- Genres: Pop-punk, indie rock, alternative rock, powerpop
- Years active: 2020–present
- Members: Mike Maple; Monica Nelson; Zack Alworden; Cody Marecek; Dave Daignault;

= Liquid Mike =

American rock band

Liquid Mike is an American rock band from Marquette, Michigan. The band was formed in 2020 by frontman and primary writer Mike Maple, and has released five studio albums across the following five years. Notably, the band received wider recognition for their latter releases S/T (2023) and Paul Bunyan's Slingshot (2024). A sixth studio album, Hell is an Airport released on September 12, 2025.

==History==
===Formation and early years (2020–2022)===
The band is fronted by vocalist and guitarist Mike Maple, and is also where the band gets its namesake. Maple moved from Ashland, Wisconsin, to the Upper Peninsula of Michigan in 2015 to attend Michigan Technological University. He began writing music in the following year as something to pass the time while living in a relatively remote small town. Maple started writing material with girlfriend and future band member Monica Nelson as early as 2016, but the band itself did not officially form until 2020, when the two moved to Marquette, Michigan and met drummer Cody Maracek. After some successful jam sessions, they decided to form a band; Maple on vocals and guitar, Nelson on backing vocals and synthesizer, Maracek on drums, and Zack Alworden on bass.

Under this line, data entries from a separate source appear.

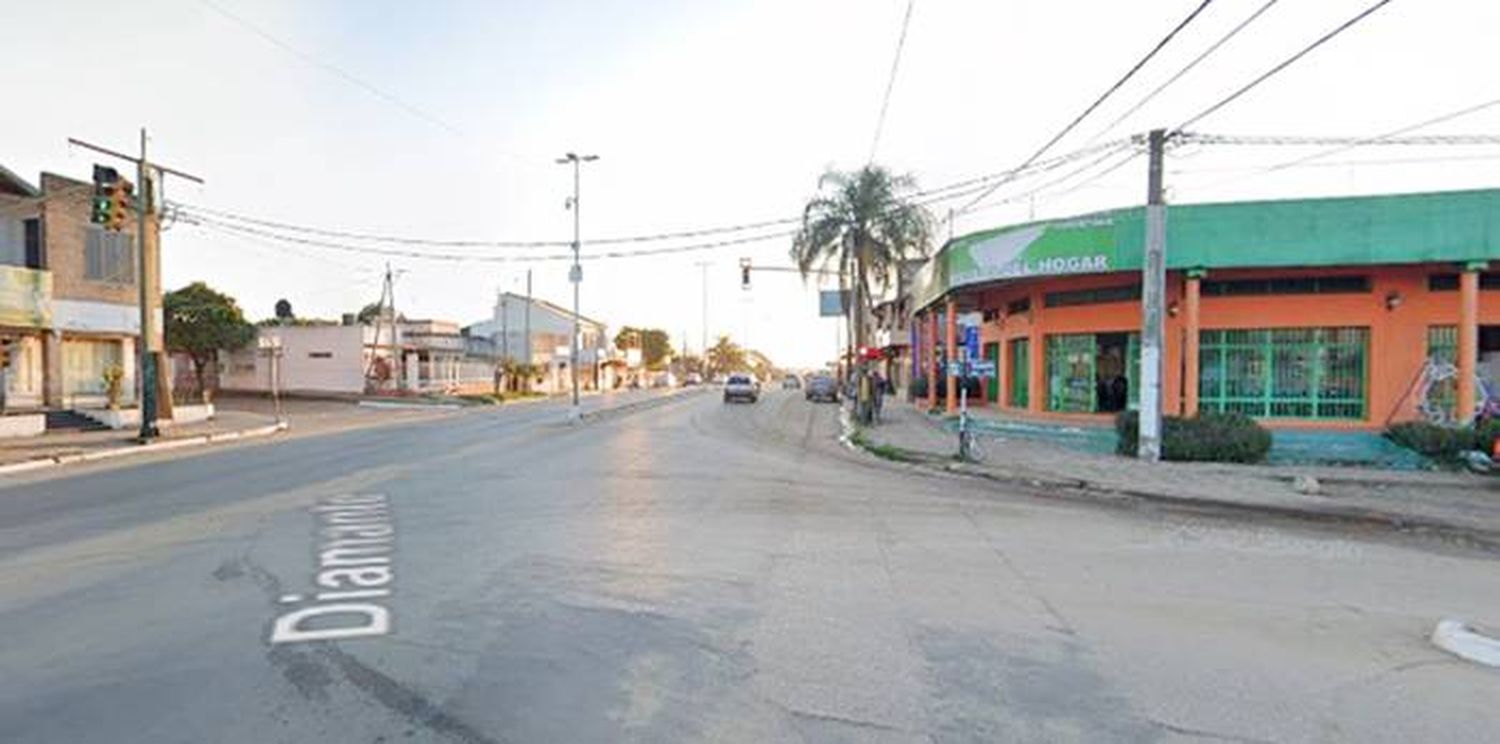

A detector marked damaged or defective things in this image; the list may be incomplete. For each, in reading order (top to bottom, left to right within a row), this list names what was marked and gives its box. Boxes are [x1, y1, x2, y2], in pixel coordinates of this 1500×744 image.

cracked pavement [2, 393, 1500, 741]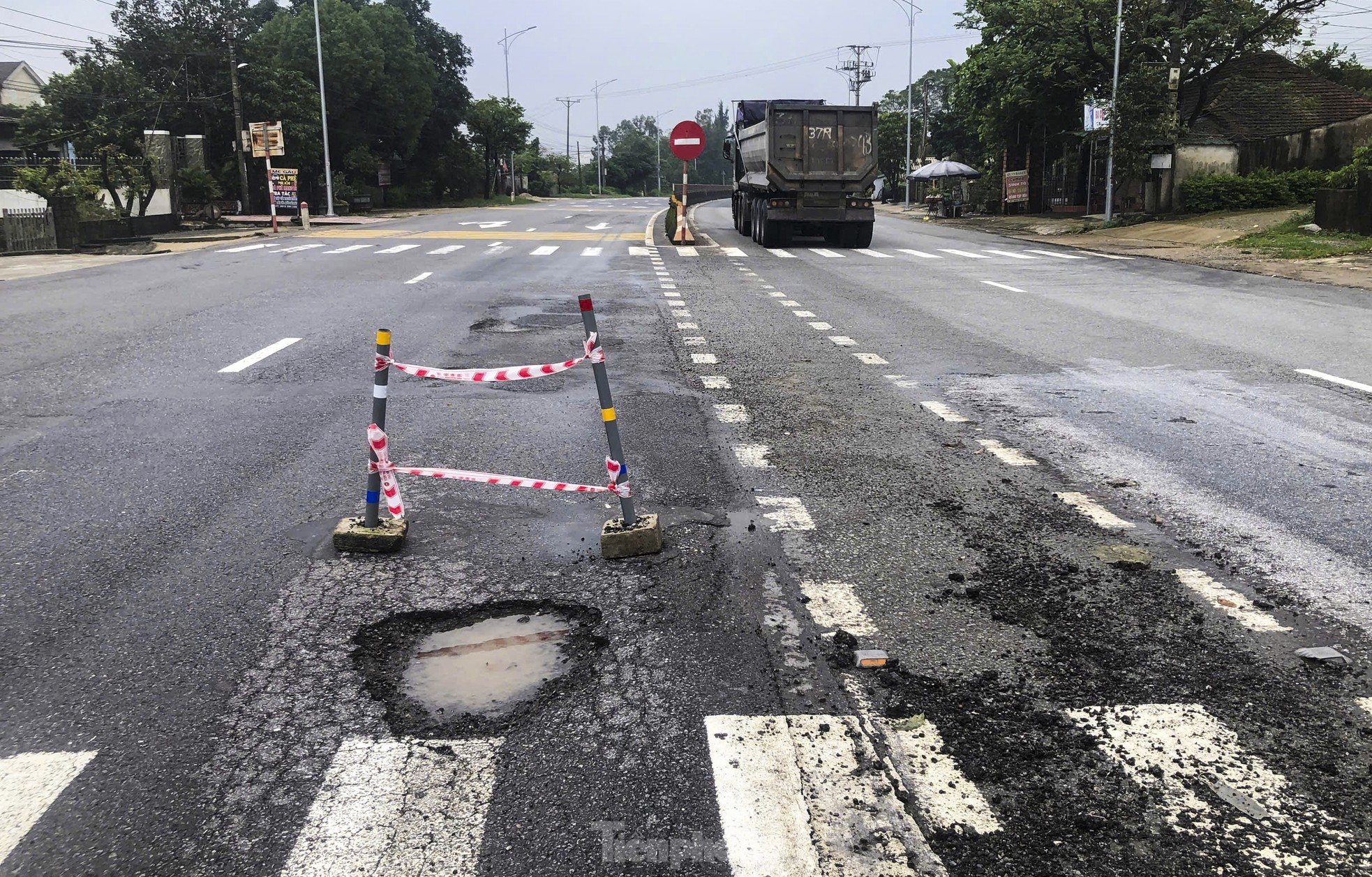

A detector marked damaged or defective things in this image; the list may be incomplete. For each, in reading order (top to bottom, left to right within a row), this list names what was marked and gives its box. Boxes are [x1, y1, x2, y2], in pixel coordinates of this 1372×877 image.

water-filled pothole [352, 600, 603, 737]
large pothole [355, 600, 600, 737]
damaged asphalt road [2, 197, 1372, 876]
cracked road surface [2, 198, 1372, 876]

With Maple as a prolific music writer, the band released three albums across 2021 and 2022; Stuntman (2021), You Can Live Forever in Paradise on Earth (2021), and A Beer Can and a Bouquet (2022). With the first two albums, Maple wrote most of the songs in a standard song structure consisting of a verse-chorus form with an occasional bridge or guitar solo. By the third album, Maple switched to shorter, less repetitive songs that often only had a single verse, chorus and bridge, a format he'd continue into future albums.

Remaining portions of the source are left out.